That Nathan Milstein, who died last December at age 88, was a splendidly equipped violinist, equally gifted in the taste and technique departments, seems beyond dispute. As is the less obvious fact that he was important as a bridge between the emotive, self-expressive Romantic school of violin playing and a tougher, more objective modern style.
It is also evident, on the basis of EMI’s six-CD Milstein tribute (64830, mid-price), that he showed little inclination to differentiate one composer and one era from another.
That assessment may not be quite fair, since this collection is restricted to recordings originally made for the Capitol label between 1955 and 1966. On this evidence, Milstein’s firm, focused tone (his soft playing is thrillingly steady), with unvarying medium-wide vibrato and rhythmic intensity, was universally applied to violin concertos of Glazunov, Dvorak, Beethoven, Brahms and Tchaikovsky, sonatas by Handel, Vitali, Tartini, Mozart, Prokofiev, and a gaggle of encore tidbits.
The miniatures indicate that charm wasn’t Milstein’s strong suit. Elsewhere, a certain sameness aside (one doesn’t normally listen to three or four blockbuster Romantic concertos in a row), Milstein’s haughty serenity and avoidance of sentimental trickery are impressive adjuncts to his rock-solid technique, while reinforcing the notion that spontaneity and a measure of what might be called humanity were generally absent.
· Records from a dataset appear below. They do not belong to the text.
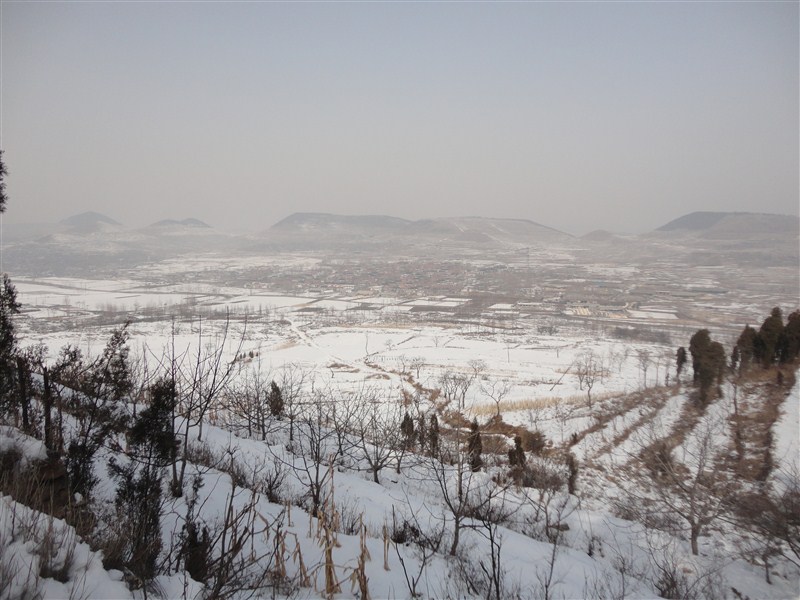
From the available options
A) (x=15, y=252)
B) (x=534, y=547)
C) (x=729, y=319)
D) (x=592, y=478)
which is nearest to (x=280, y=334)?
(x=592, y=478)

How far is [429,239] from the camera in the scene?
174375mm

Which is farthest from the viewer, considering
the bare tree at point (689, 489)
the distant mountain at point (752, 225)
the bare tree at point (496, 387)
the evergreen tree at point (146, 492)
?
the distant mountain at point (752, 225)

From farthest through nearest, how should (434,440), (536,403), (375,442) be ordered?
(536,403)
(434,440)
(375,442)

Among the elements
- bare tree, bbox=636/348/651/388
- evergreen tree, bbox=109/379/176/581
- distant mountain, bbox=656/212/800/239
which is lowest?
bare tree, bbox=636/348/651/388

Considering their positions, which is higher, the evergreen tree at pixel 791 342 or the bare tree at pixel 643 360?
the evergreen tree at pixel 791 342

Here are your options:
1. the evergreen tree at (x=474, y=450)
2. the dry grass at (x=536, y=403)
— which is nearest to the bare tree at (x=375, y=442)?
the evergreen tree at (x=474, y=450)

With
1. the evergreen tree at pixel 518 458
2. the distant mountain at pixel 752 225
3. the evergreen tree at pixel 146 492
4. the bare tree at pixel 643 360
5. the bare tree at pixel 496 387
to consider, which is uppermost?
the distant mountain at pixel 752 225

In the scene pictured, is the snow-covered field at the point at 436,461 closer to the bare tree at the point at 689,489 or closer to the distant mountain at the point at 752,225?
the bare tree at the point at 689,489

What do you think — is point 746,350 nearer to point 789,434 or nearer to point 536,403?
point 536,403

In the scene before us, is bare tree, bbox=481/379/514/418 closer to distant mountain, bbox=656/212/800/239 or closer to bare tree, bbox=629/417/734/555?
bare tree, bbox=629/417/734/555

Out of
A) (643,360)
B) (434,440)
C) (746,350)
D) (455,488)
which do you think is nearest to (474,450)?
(455,488)

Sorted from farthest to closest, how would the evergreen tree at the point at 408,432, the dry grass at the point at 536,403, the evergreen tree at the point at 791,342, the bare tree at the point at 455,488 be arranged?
1. the dry grass at the point at 536,403
2. the evergreen tree at the point at 791,342
3. the evergreen tree at the point at 408,432
4. the bare tree at the point at 455,488

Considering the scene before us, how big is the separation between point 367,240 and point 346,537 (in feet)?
585

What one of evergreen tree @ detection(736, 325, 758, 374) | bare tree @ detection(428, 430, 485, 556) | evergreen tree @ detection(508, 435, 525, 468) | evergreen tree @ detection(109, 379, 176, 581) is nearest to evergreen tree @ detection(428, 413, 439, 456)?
bare tree @ detection(428, 430, 485, 556)
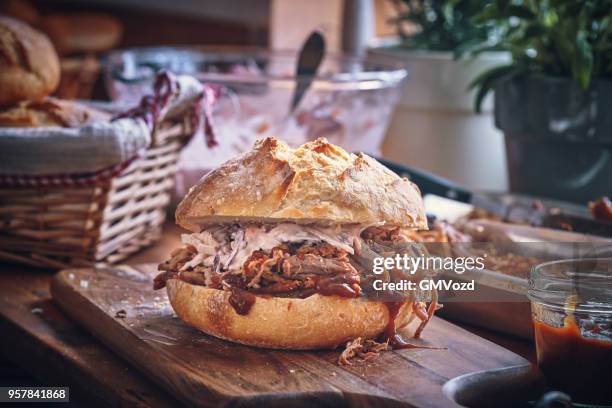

Then, too, his conductors here--William Steinberg, Erich Leinsdorf, Anatole Fistoulari--seem more skilled mechanics than assertive partners, with much the same to be said for pianists Leon Pommers and Artur Balsam.
Interestingly, interpretive fantasy is brought into play in Prokofiev’s G-minor concerto, where Rafael Fruhbeck de Burgos, hardly one of the living legends of the baton, teams with Milstein at his most engaged and the New Philharmonia Orchestra for a performance of great distinction. It deserves to be reissued separately, along with Milstein’s equally impressive reading of the Prokofiev D-major Concerto (not included here), conducted by Carlo Maria Giulini.
There are rewards as well in the EMI set in the lively partnership of Milstein and Rudolf Firkusny in Beethoven’s “Spring” Sonata, although even here the violinist can sound more the scold than the requisite blithe spirit.
Hungarian-born Joseph Szigeti (1892-1973) has been widely regarded as a musician’s musician, a reputation ever more vehemently defended as his technique, never of super-virtuoso caliber, deteriorated in the 1940s.
That there were once strong fingers and arms to go along with the Szigeti brain is illustrated by his generally polished, thoughtful and muscular 1930s readings of concertos by Mozart (K. 218), Mendelssohn and Prokofiev (in D), although he had trouble even then with the lower positions of the Prokofiev (EMI 64562, mid-price).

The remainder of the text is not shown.